Best grown in organically rich, slightly acidic, moist but well-drained soils in full sun to part shade. Will tolerate some brief seasonal flooding but is generally intolerant of wet soils which can cause root rot. Best fruiting generally occurs in climates with cool summers (high summer heat may stunt plants). Propagate by dormant rhizome segments, stem cuttings or seed.

Flowers and fruits are absent on new cane-like stems in the first year, but appear in the second year on overwintered stems. If flowers and fruit production are a priority, consider pruning as follows: (1) Remove canes that have fruited immediately after fruit is harvested, leaving the new vegetative (non-fruiting) canes to overwinter.
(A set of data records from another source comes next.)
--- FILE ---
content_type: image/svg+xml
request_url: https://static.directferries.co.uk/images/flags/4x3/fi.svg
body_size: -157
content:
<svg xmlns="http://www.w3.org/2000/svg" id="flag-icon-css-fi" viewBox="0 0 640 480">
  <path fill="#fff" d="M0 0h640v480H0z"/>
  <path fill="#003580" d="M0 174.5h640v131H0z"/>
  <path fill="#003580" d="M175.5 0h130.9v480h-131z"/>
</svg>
Also remove at this time any non-fruiting canes that exhibit weakness or disease or are growing in strange directions. (2) In late winter, remove any canes damaged by winter and thin the remaining canes as needed, leaving only healthy, well-spaced canes.

Noteworthy Characteristics

Rubus parviflorus, commonly known as thimbleberry or western thimbleberry, is a dense, upright, multi-branched, thicket-forming, non-spiny, deciduous shrub which typically grows to 4-8' tall. It is native to forest openings, forest margins and thickets in western and northern North America from Alaska south to California, New Mexico and northern Mexico with an additional presence in South Dakota, the upper midwest and Great Lakes region. It is sometimes found on streambanks, lakeshores and along roads and railroad right-of-ways. Shrubs will typically naturalize to form thickets in the wild. Fragrant five-petaled white flowers (to 2" diameter) bloom in clusters in spring (May - July). Flowers give way to edible raspberry-like fruits which mature in mid-summer. Soft, velvety, 3-5 lobed green leaves (to 8" across) with sharp toothed margins turn attractive shades of gold and brown in fall.

Fruits may be eaten directly off the shrub or used to make flavorful jams and jellies, but are rarely commercially cultivated because they are very soft and very difficult to pack and ship without damage. Each fruit is technically not a berry but is an aggregate fruit containing numerous pubescent drupelets surrounding a central core. Carefully remove the drupelets and what is left resembles a thimble, hence the common name of thimbleberry.

This shrub is a larval host for the yellow-banded sphinx moth (Proserpinus flavofasciata).

Genus name is the Latin name for brambles (blackberry and raspberry).

Specific epithet from Latin means small flower (somewhat misleading since the flowers of this shrub are among the largest flowers found in the Rubus genus).


Leaf spots, anthracnose, botrytis, powdery mildew, spur blight, root rots, and other fungal diseases can cause problems. Watch for verticillium and/or bluestem wilt and raspberry mosaic disease complex. Cane borers and crown bores are potentially serious insect pests. Aphids can be troublesome.


As an ornamental shrub, it is best grown in areas where in can naturalize. Informal hedge. Bird gardens.